Reino Unido: esposas que matam maridos com pena reduzida

Licença para matar

Licença para matar

Se uma mulher for vítima de uma atitude ou acto de violência por parte do marido, e se na sequência dessa atitude ou acto de violência por parte do marido ela o matar de forma premeditada, não será penalizada por homicídio simples (8 a 12 anos de prisão) ou por homicídio qualificado (12 a 25 anos), mas por homicídio privilegiado (1 a 5 anos de prisão). A nova lei britânica isenta a mulher de provar que agiu de forma espontânea, o que significa que a premeditação passa a não ser punível nestes casos.

A partir de agora espera-se que aumentem os óbitos e diminuam os divórcios no reino de Sua Majestade.
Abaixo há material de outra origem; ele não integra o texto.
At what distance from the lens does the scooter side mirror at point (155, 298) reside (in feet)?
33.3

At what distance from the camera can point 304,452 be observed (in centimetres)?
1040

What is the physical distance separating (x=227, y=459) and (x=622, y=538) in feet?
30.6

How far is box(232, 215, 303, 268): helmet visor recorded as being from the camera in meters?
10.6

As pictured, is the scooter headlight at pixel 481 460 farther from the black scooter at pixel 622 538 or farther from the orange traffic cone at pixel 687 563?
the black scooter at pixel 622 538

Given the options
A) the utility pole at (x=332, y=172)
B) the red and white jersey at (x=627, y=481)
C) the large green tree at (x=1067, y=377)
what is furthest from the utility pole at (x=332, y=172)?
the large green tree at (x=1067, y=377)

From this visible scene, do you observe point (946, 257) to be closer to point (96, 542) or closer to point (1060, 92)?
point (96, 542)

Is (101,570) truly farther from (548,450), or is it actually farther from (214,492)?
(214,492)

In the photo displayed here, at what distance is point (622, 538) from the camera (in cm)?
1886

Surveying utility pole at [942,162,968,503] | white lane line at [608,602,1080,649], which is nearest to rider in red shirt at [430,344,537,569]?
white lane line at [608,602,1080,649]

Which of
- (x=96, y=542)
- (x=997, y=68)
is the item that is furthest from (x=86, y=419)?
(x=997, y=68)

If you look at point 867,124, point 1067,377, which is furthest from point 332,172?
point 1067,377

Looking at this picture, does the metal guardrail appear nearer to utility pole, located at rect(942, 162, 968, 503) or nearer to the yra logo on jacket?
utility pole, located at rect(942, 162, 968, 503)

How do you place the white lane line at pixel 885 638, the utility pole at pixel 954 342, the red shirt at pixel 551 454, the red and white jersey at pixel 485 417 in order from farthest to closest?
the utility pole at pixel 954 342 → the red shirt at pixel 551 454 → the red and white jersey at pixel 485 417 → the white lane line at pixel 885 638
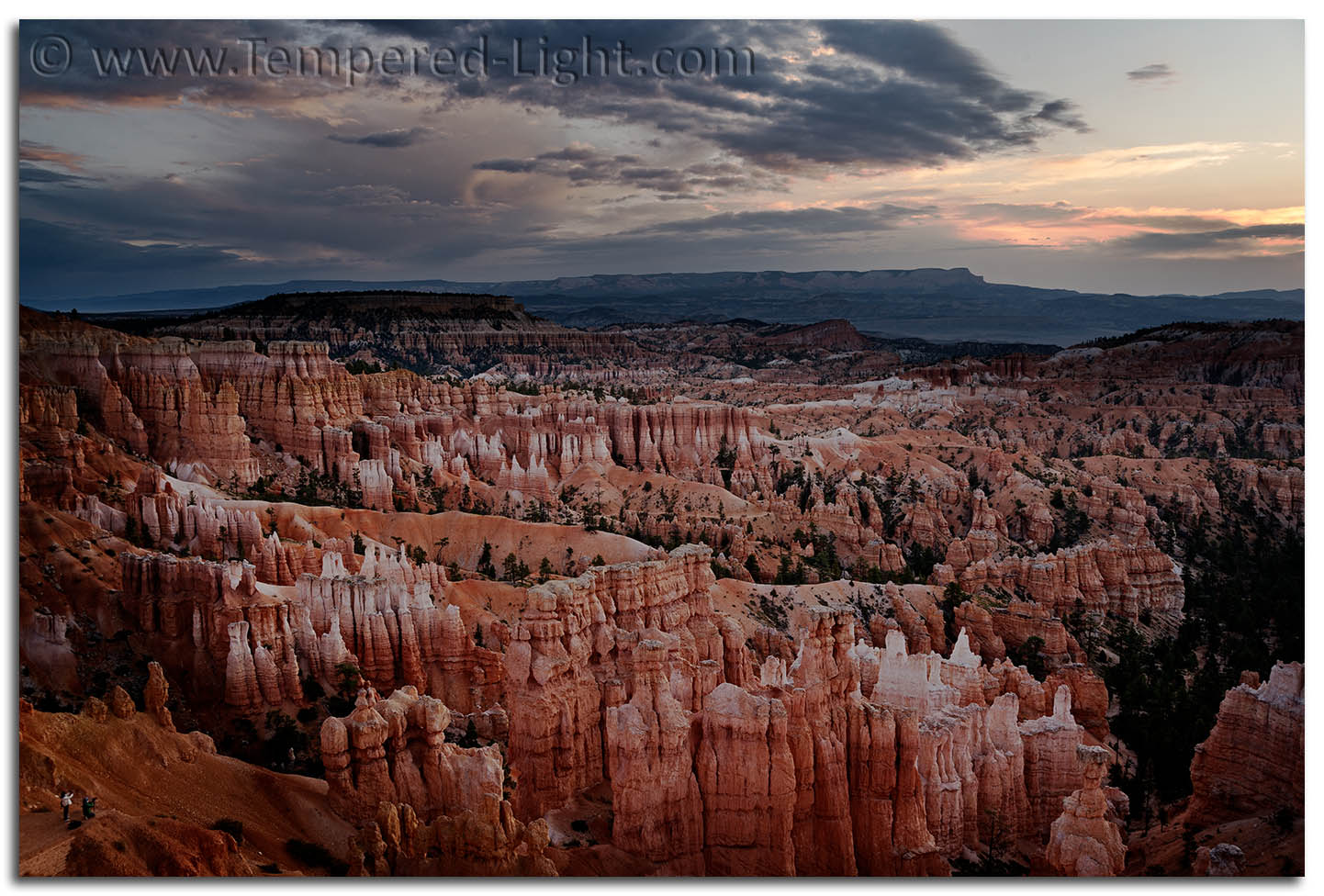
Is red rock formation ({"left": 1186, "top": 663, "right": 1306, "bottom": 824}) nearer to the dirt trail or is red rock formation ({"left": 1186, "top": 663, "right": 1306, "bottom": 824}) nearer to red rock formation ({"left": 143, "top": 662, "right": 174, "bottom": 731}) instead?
the dirt trail

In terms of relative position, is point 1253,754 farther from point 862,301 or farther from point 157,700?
point 862,301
Responde-se, assim, à barbárie, com um maior grau de barbaridade legalizada. O politicamente correcto é isto…

El Gobierno del primer ministro Gordon Brown ha presentado una iniciativa de ley para que las personas que maten a su pareja tras sufrir años de violencia doméstica podrán evitar una condena por asesinato y ser acusadas sólo de homicidio. La propuesta supone una nueva línea de defensa para las mujeres víctimas de ese tipo de violencia. Ahora, no tendrán que demostrar que actuaron de modo espontáneo al dar muerte a sus torturadores.